III The Heartbeat, p. 684
Objectives:
1. Describe the events of an action potential in cardiac muscle and explain the
importance of calcium ions to the contractile process.
2. Discuss the differences between nodal cells and conducting cells, and describe the
components and functions of the conducting system of the heart.
3. Identify the electrical events associated with a normal electrocardiogram.
4. Explain the events of the cardiac cycle, including atrial and ventricular systole
and diastole, and relate the heart sounds to specific events in the cycle.

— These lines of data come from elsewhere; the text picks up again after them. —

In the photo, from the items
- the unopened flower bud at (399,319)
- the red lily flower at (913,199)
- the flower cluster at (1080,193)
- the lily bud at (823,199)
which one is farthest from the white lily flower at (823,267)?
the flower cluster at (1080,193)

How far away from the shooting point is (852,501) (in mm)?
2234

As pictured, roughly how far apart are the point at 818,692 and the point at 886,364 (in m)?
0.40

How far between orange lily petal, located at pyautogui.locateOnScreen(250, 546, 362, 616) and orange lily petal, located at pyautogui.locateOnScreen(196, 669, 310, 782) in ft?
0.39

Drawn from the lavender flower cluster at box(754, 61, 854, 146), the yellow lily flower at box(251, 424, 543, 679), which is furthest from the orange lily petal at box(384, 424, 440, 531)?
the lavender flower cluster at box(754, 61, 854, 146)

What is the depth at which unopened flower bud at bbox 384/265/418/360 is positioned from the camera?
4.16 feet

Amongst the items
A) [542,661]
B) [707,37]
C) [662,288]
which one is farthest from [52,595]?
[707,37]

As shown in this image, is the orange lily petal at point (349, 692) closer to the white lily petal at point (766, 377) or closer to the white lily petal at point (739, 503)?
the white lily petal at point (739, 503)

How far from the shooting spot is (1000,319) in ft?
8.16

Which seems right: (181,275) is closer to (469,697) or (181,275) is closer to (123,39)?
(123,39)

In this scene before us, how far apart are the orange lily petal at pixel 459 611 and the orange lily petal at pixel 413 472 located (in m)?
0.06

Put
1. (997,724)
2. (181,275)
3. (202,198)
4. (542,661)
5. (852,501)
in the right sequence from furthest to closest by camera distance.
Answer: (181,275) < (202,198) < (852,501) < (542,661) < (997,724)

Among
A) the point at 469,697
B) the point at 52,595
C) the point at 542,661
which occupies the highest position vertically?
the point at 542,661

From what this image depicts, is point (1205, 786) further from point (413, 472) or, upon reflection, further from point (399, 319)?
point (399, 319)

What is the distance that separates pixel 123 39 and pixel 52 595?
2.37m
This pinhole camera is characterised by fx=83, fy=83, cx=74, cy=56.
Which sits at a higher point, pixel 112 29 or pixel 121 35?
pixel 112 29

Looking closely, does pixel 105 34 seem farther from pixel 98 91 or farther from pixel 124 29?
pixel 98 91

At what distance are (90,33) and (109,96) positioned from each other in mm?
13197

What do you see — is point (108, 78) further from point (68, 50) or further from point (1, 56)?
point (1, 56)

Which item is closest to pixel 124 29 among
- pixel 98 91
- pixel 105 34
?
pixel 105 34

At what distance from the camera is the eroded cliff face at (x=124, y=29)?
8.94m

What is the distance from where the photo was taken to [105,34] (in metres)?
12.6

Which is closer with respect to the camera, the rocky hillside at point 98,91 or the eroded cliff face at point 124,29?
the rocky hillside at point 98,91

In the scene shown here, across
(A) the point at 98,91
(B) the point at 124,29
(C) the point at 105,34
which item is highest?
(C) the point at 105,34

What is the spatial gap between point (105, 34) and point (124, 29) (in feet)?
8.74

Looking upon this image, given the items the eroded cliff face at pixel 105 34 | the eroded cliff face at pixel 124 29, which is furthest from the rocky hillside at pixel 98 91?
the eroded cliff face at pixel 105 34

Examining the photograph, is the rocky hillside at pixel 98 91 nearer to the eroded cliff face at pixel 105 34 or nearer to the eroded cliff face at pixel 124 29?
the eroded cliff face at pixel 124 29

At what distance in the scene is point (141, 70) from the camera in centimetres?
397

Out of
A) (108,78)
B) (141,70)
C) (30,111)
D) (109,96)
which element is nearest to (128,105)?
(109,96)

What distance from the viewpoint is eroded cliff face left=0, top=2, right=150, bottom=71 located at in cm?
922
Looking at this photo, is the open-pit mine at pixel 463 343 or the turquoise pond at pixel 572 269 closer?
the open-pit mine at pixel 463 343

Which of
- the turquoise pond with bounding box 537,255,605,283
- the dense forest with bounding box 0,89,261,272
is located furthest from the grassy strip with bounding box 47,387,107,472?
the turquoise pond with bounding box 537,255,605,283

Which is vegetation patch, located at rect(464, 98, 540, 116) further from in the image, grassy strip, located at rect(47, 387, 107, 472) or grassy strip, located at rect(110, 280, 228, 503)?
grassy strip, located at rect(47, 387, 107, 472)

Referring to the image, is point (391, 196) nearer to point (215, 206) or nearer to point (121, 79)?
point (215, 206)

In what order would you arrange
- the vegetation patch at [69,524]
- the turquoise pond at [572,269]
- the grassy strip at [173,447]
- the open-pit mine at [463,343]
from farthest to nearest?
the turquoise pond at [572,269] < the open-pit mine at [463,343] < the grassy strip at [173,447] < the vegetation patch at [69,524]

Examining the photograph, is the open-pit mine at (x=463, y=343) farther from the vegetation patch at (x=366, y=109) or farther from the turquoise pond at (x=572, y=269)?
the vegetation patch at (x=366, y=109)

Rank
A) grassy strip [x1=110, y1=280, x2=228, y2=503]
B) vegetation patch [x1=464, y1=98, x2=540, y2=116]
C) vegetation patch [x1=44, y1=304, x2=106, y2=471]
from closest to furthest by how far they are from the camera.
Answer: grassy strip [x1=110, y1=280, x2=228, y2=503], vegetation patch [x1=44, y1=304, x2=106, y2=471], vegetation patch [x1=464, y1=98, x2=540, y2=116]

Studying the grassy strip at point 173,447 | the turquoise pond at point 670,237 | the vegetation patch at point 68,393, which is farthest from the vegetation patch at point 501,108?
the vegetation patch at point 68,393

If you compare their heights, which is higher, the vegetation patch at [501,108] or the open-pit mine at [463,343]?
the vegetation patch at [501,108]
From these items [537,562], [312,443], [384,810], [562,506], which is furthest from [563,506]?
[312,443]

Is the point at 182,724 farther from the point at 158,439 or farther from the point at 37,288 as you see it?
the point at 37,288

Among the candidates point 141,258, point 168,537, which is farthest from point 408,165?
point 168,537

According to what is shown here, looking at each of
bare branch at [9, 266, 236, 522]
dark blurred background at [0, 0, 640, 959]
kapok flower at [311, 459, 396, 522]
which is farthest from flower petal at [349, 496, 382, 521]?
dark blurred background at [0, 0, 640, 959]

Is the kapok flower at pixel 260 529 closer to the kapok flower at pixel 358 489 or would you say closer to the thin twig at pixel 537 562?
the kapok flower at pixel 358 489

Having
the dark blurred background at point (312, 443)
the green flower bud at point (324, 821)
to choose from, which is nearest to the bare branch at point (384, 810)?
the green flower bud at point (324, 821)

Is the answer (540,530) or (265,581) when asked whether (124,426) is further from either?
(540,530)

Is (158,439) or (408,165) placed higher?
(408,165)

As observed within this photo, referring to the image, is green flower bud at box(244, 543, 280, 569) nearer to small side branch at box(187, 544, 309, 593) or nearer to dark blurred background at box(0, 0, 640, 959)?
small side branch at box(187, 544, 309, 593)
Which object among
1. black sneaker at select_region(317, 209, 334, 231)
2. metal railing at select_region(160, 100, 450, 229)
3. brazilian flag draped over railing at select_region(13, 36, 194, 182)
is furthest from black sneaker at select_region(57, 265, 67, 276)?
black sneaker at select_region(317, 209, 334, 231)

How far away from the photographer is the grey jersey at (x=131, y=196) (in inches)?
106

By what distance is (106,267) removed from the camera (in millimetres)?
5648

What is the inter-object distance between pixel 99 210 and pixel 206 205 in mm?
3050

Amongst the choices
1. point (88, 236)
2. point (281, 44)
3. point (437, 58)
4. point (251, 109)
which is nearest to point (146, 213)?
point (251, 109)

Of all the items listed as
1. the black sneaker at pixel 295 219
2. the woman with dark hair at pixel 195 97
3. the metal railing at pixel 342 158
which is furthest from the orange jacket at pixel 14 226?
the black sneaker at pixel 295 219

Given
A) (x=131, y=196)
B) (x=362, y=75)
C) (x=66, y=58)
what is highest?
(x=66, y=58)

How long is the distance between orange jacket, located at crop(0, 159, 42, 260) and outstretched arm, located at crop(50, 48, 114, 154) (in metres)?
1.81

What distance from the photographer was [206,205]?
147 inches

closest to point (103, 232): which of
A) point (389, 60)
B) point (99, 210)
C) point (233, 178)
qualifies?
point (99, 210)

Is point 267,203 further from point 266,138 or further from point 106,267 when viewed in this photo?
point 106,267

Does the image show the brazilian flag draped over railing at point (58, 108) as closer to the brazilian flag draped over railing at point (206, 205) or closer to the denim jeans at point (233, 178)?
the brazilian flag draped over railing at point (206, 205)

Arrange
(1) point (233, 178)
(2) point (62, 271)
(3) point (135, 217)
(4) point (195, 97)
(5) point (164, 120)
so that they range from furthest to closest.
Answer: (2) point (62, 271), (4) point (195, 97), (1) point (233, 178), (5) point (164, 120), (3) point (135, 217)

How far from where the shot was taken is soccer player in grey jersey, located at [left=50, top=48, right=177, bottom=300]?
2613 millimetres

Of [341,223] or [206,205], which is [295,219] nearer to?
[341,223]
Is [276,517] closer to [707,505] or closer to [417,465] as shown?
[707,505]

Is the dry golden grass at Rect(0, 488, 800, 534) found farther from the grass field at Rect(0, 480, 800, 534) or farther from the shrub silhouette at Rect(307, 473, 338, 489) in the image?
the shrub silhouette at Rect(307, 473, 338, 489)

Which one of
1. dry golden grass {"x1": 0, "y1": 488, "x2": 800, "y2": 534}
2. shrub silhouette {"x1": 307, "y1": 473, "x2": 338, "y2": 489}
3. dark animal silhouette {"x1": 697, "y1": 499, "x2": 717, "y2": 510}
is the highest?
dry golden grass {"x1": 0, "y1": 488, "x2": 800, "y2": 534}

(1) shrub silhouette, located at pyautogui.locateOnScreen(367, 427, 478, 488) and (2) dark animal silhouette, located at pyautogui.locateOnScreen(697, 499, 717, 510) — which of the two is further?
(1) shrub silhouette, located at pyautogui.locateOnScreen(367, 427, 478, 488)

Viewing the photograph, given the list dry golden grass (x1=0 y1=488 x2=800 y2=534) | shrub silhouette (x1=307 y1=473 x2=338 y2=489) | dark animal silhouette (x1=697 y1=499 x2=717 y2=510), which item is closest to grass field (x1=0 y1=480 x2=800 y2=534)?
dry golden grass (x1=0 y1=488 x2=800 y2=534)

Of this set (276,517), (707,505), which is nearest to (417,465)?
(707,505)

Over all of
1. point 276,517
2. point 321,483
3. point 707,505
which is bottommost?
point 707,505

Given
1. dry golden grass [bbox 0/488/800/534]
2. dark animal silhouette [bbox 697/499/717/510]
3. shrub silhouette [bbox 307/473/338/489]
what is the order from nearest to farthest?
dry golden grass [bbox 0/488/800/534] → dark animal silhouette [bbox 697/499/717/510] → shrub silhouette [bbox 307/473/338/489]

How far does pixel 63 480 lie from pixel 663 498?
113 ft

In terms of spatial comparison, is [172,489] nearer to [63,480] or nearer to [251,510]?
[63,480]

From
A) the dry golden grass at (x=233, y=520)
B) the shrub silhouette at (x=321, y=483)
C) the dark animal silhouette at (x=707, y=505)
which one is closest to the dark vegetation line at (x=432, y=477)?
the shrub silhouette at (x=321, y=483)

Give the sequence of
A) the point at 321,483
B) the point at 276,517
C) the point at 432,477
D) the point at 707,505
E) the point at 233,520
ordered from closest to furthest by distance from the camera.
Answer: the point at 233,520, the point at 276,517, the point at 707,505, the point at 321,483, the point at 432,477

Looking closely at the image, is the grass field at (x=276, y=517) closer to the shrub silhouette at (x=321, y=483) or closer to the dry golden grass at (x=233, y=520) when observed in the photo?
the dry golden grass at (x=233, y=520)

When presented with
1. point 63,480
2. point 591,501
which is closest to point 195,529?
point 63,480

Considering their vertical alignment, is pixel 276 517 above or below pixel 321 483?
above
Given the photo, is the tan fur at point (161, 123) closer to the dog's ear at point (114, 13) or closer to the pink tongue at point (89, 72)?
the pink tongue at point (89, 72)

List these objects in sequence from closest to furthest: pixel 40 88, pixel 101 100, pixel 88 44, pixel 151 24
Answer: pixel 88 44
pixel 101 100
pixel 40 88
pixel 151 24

Cardiac Physiology, p. 684
Figure 20-11
 In a single contraction or heartbeat, the entire heart contracts in series: first the
atria, then the ventricles.

Two types of cardiac muscle cells are involved in the heartbeat:
1. the conducting system:
- controls and coordinates the heartbeat
2. the contractile cells:
- produce contractions

The cardiac cycle begins with an action potential at the SA node, which is
transmitted through the conducting system. This produces action potentials in the
cardiac muscle cells (contractile cells) which cause the contraction.

The electrical events in the cardiac cycle can be recorded on an electrocardiogram
(ECG).
The Conducting System, p. 684
Figure 20-12
 Cardiac muscle tissue contracts automatically (automaticity). A system of
specialized cardiac muscle cells (the conducting system) initiates and distributes
the electrical impulses that stimulate contraction.

The conducting system includes:
- the sinoatrial (SA) node
- the atrioventricular (AV) node
- conducting cells

Conducting cells interconnect the SA and AV nodes and distribute the contractile
stimulus through the heart. In the atria, conducting cells are found in internodal
pathways that distribute the impulse to atrial cells and the AV node. Ventricular
conducting cells are found in the AV bundle, bundle branches and Purkinje fibers.

Conducting cells of the SA and AV nodes cannot maintain a stable resting
potential; after repolarization they gradually drift toward threshold (prepotential
or pacemaker potential). The SA node depolarizes first, establishing a heart rate of
about 80-100 beats per minute. Normal heart rate is slowed by parasympathetic
stimulation. The AV node generates 40-60 action potentials per minute
Figure 20-13
- Impulse Conduction Through the Heart
1. The Sinoatrial (SA) Node
- in posterior wall of right atrium
- contains pacemaker cells
- connected to AV node by internodal pathways
- begins atrial activation (Step 1)
2. The Atrioventricular (AV) Node
- in floor of right atrium
- receives impulse from SA node (Step 2)
- delays impulse (Step 3)
- atrial contraction begins
3. The AV Bundle
- in the septum
- carries impulse to left and right bundle branches:
- which conduct to Purkinje fibers (Step 4)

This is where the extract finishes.